Under the terms of the Severance Agreement, the Company has agreed to pay Ms. Ferguson, a lump sum payment of $1,155,000 (less applicable tax withholdings) on March 1, 2010. Ms Ferguson will continue to receive her regularly scheduled salary, and car allowance, through December 31, 2009. No bonus will be payable to Ms. Ferguson for any period after the Separation Date.
All of Ms. Ferguson's outstanding unvested stock options, which she was awarded during her employment, will automatically vest as of the Separation Date and will remain exercisable for the duration of the term of such awards (generally 10 years following the date of the award), after which time they will expire and be canceled. The Company expects to record a non-cash charge of approximately $632,000 resulting from the vesting of Ms. Ferguson's outstanding stock options.
Ms. Ferguson and her dependents will also be allowed continued participation in the Company's group health insurance plans at the Company's expense for a period of two (2) years following the Separation Date, subject to earlier termination upon her eligibility to participate in substantially comparable group health plans of a subsequent employer or other entity.

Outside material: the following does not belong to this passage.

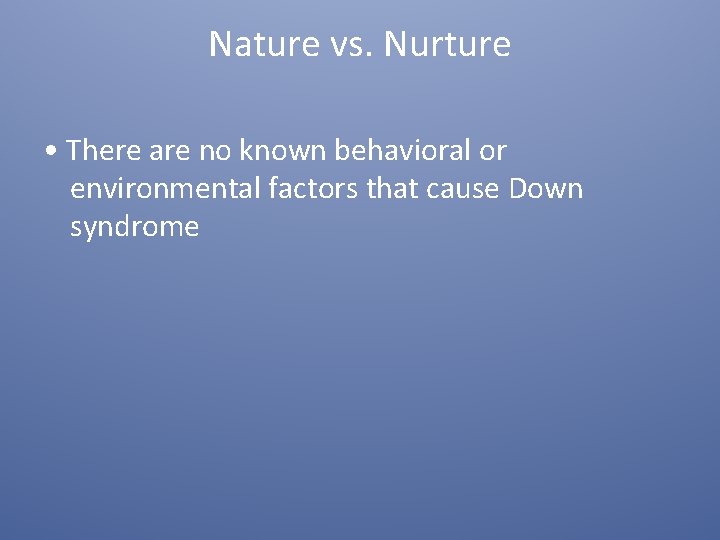 Nature vs. Nurture • There are no known behavioral or environmental factors that cause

Ms. Ferguson will be subject to various restrictive covenants for a period of twenty-four (24) months after the Separation Date, including covenants contained in the Employment Agreement between Ms. Ferguson and the Company, dated July 17, 2008.
In accordance with applicable law, Ms. Ferguson may revoke the Severance Agreement at any time during the seven days following the execution of the Severance Agreement, in which case she will not be entitled to the payments provided in the Severance Agreement.
Effective August 17, 2009, the Company's Board of Directors elected Mr. Cherbak as a management member of the Board of Directors to fill Ms. Ferguson's Board term expiring in 2010 and reduced the size of the Board of Directors to nine (9) members.
The full text of the Company's press release, issued on August 18, 2009, announcing Mr. Cherbak's assumption of the role as President and Chief Operating Officer, as well as his appointment to the Board of Directors, Ms. Ferguson's resignation and the reduction in the size of the Board of Directors is included as Exhibit 99.1 to this report.
(d) Exhibits.
10.1 Severance and General Release Agreement, dated August 17, 2009, between
Karen M. Ferguson and Resources Connection, Inc.
99.1 Press release, dated August 18, 2009.